According to the Milken Institute, Harvard University leads the world in published biotech research. Read more about Harvard, MIT and others in this new survey. |
When it comes to hatching new biotechnology ideas, who's number one?
It's Harvard. No wait, it's MIT.
With universities around the world increasingly trying to turn their scientific research into lucrative companies and drugs, a massive new study released yesterday takes a look at which schools are really making it happen.
The conclusion: Harvard leads the world in published papers, the coin of the realm for scientific research. But when it comes to converting those ideas into real moneymaking products, it lags well behind its number one neighbor, the Massachusetts Institute of Technology.
The study by the nonprofit Milken Institute looked at several years' worth of science-productivity statistics from universities around the world. For North American schools, it also measured the number of spin-off companies created, and the amount of money schools earn from licensing their technology.

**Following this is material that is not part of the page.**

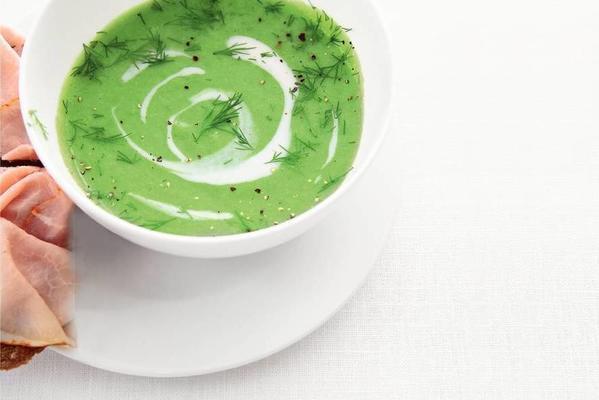 garden pea soup with crème fraîche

The issue is a crucial one for Boston, and not just because its universities reap tens of millions of dollars annually from technology licensing. Although California has bigger biotechnology companies, and New York has more investment capital, Boston's economy depends on its reputation as perhaps the most fertile ground in the world for new biotechnology ideas.
But the licensing of university-generated ideas -- also called technology transfer -- has attracted critics. They say schools that get heavy government support for their research shouldn't ``double dip" by making companies pay to use the fruits of the work later.

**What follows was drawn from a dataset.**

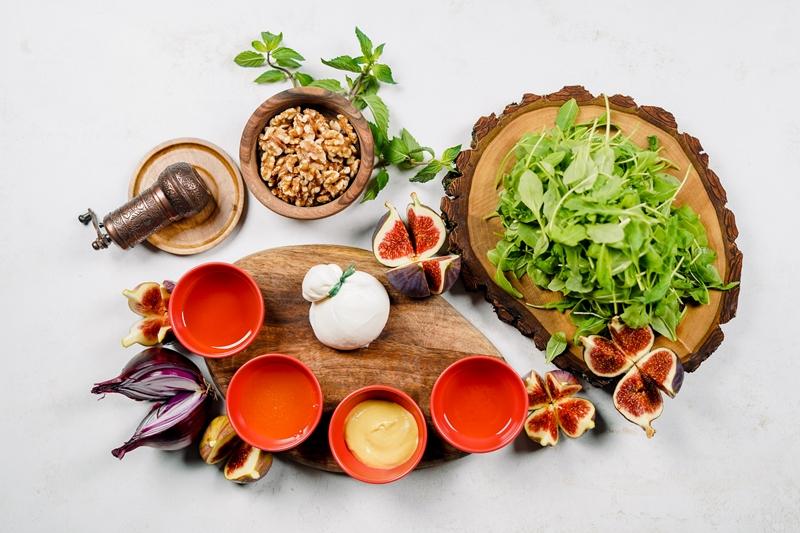 rezepte mit frischen feigen sommersalat mit feigen gesund essen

Nationally, MIT's lead in creating new companies isn't surprising, since the school has a reputation for working closely with industry --and for an aggressive licensing office that prides itself on matching companies and venture capitalists with MIT-hatched inventions.
To bring itself into that league, Harvard last year hired a new head of technology licensing, Isaac Kohlberg , who has a track record of creating spin-offs and crafting hefty licensing deals in Israel and at New York University.

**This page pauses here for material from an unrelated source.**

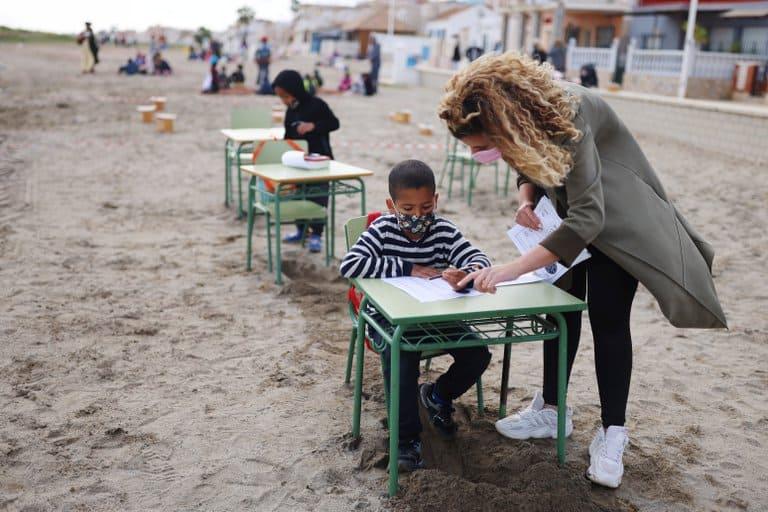 imagen clases en la playa escuela espana covid 19 aire libre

Reached yesterday to discuss the survey, Kohlberg drew attention to the time-frame of the data -- the most recent are from 2004 -- and said Harvard's new technology-licensing program is still getting rolling.
``We hope to be able to show -- and it may be five or eight years from now -- a number of therapies and medical devices that came from the labs of Harvard University," he said.
The Milken Institute study has some gaps. One significant absence: Columbia University, where a valuable set of biotechnology patents boosted the school's annual licensing income to well over $100 million. After leading the nation in licensing revenue for several years, and drawing criticism in the process, the school has simply stopped reporting how much money it makes.